La directrice de l’Organisation Mondiale de la Santé, Margaret Chan, a jugé en août dernier la situation alarmante de la propagation du virus Ebola, justifiant que la flambée de la maladie à virus Ebola soit une «urgence de santé publique de portée mondiale ».

L’Afrique de l’Ouest (Guinée, Liberia, Sierra Leone) touchée depuis plusieurs semaines par une très inquiétante épidémie de virus Ebola, voit sa situation sanitaire se dégrader de manière considérable. La propagation du virus et le nombre de morts (près de 1000 à cette date) obligent de décréter l’état d’urgence (barrages routiers) dans les régions du Liberia et de Sierra Leone.

Pour rappel, le virus Ebola a été identifié pour la première fois en 1976 à Nzara au Soudan ainsi qu’à Yanbuku au nord du Zaïre. Il est responsable de plusieurs épidémies causant des centaines de morts avec des phases d’éclosion, d’expansion et de disparition naturelle. Ce virus se transmet à l’homme tout d’abord par les animaux sauvages (singes, chauve-souris), ensuite à partir des fluides corporels d’un malade en phase clinique : contact direct avec le sang, les sécrétions, les fluides organiques. Les phases de contamination critiques concernent les soins aux malades et les soins funéraires.

Des procédures rigoureuses de contrôle sont mises en place dans les aéroports, obligeant les passagers à un contrôle de température par thermoscan et une mise en quarantaine en cas de fièvre quelle qu’en soit le motif.

Le ministère de l’écologie, du développement et de l’énergie déconseille fortement aux français tout voyage non obligatoire en Guinée, Sierra Leone, Libéria et Nigéria.

La République démocratique du Congo met en place des mesures de prévention au niveau des points d’entrée de son pays et a réactivé ses mesures de contingence.
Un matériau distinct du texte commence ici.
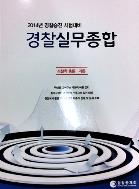 2014 경찰실무종합 경찰승진 시험대비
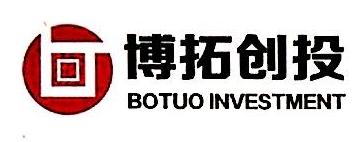 深圳博拓创投投资管理有限公司 最新采购和商业信息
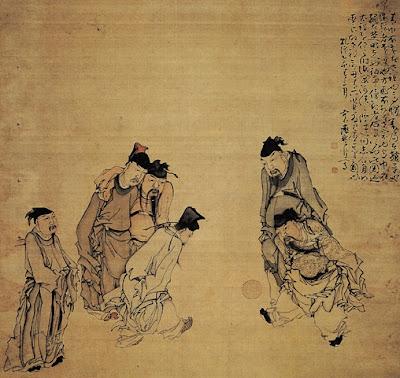Partit de Cuju (Huang Shen)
Depuis mars 2014, le Réseau mondial d’alerte et d’actions en cas d’épidémies a demandé l’intervention de laboratoire mobile en Guinée permettant aux scientifiques de détecter le virus sur des prélèvements dans des conditions de sécurité maximale.
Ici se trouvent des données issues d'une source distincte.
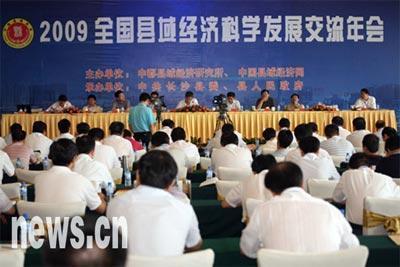 2019河北經濟強縣排名_河北省經濟強縣排行出爐 滄州占兩席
Cette épidémie est également prise très au sérieux par les syndicats des pilotes qui recommandent de suspendre les découchers pour les personnels navigants et à ces derniers d’exercer leurs droits de retraits face au danger grave et imminent menaçant leur intégrité physique, dans le cadre de certaines rotations dont Paris/Conakry.

Cette maladie étant une des plus virulentes au monde avec un taux de létalité de l’ordre de 90%, les mesures adaptées et actions de protections recommandées aux autorités nationales et mises en œuvre dans les pays touchés et avoisinants devraient permettre de maîtriser la propagation de la maladie.
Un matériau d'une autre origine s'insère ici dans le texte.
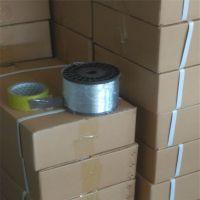 厂家热销0.280.3 0.35 0.4mm镀锌铁丝 25kg每箱  质软白亮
Les décisions alarmistes de l’OMS viendraient-elles renforcer les investissements et mobiliser la communauté mondiale pour enrayer ce fléau? En effet, face à la gravité de la situation, elle autorise la mise sur le marché de médicaments testés à ce jour uniquement sur les animaux et dont les effets indésirables sur l’homme ne sont pas connus. Des traitements non homologués qui seront distribués dans les pays d’Afrique touchés par l’épidémie faisant aujourd’hui près de 2 000 malades. Une décision « éthique » qui fait débat dans le monde médical. Mais l’OMS pose les conditions de la prise de ce traitement – transparence absolue quant aux soins, consentement informé et éclairé, confidentialité, respect des personnes, respect de la dignité et implication des communautés.